↓
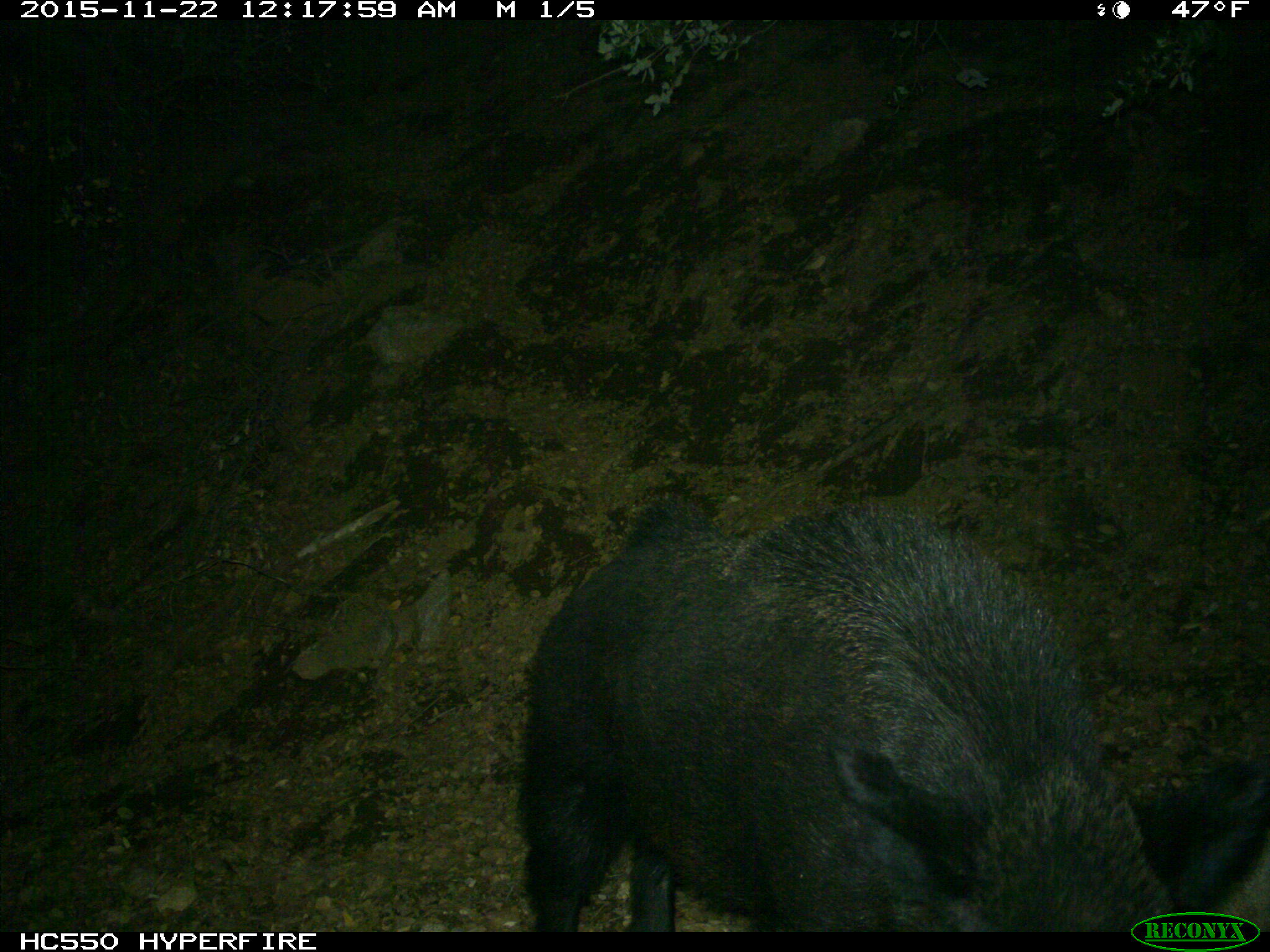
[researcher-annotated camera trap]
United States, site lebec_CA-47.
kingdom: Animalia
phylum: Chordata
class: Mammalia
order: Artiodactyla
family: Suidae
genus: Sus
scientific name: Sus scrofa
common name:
↑
↓
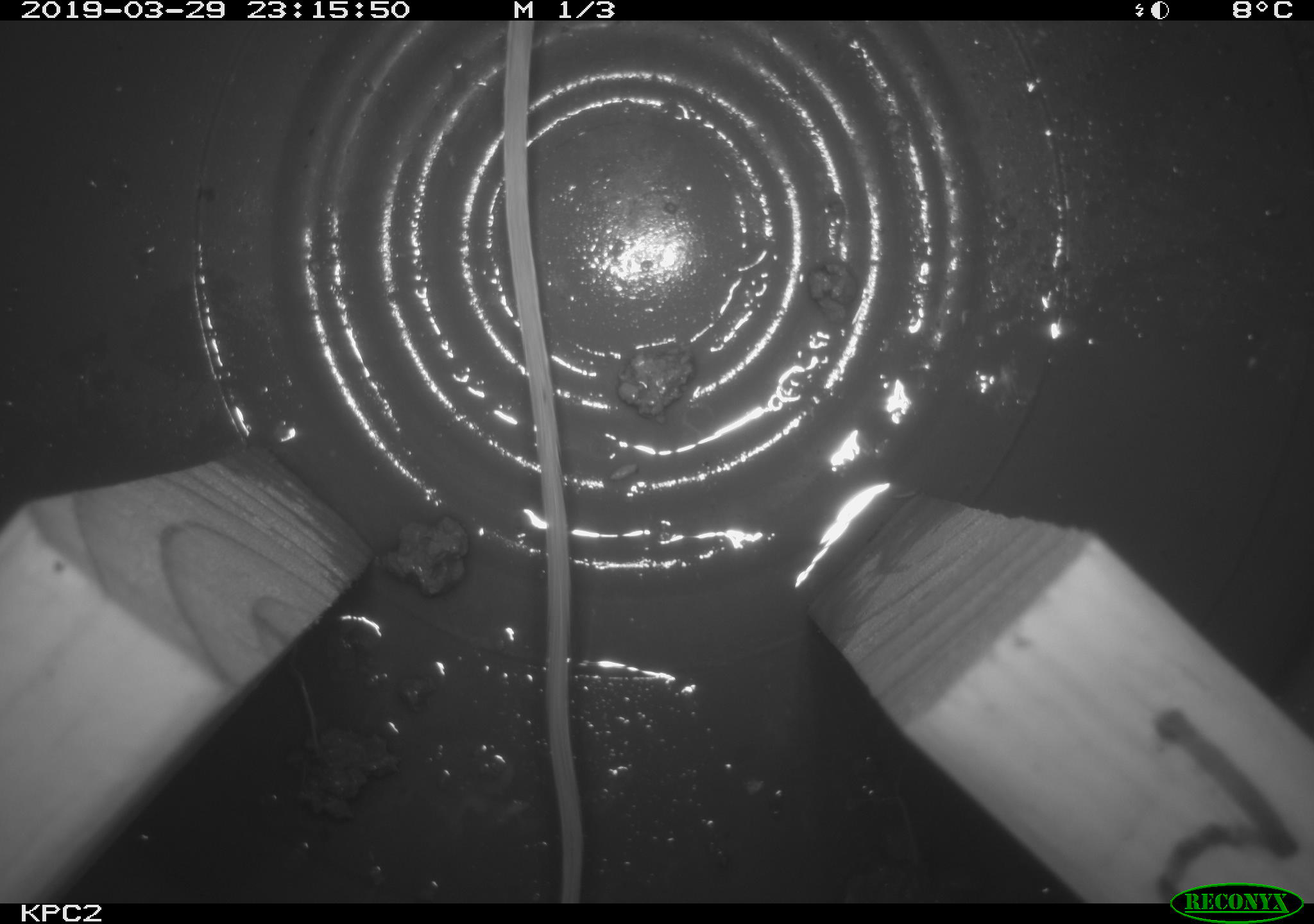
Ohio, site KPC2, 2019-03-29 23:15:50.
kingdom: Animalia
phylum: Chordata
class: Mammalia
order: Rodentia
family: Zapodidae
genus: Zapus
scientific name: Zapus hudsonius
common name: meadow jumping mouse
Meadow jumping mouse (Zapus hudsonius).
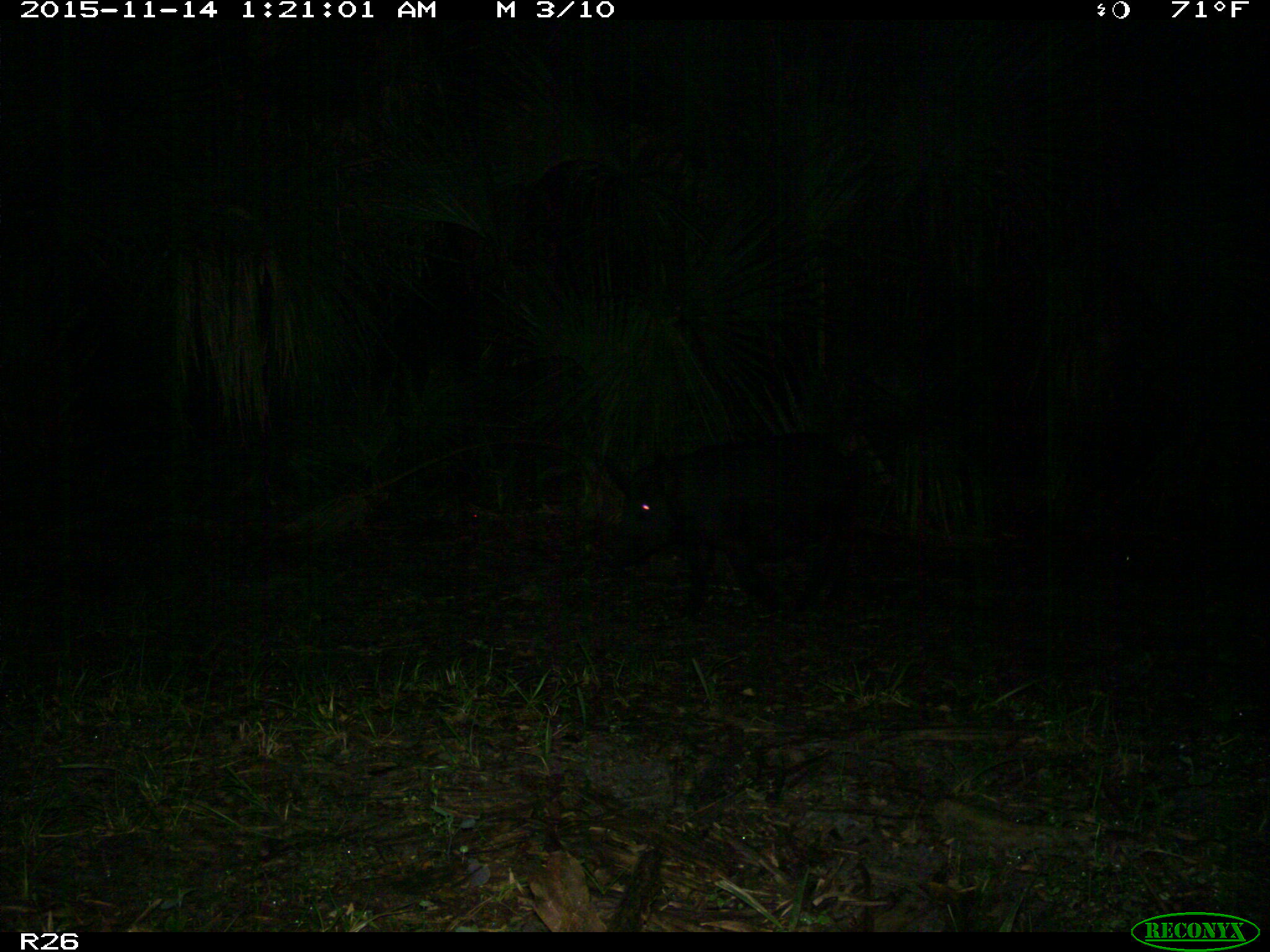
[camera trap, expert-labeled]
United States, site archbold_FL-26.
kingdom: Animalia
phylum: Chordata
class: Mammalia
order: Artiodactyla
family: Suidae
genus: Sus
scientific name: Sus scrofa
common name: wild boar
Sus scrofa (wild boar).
↑
### [REQUIRED WORK]
The answer is a count and nothing more: lines above that contain "trap".

### [EXERCISE SOLUTION]
2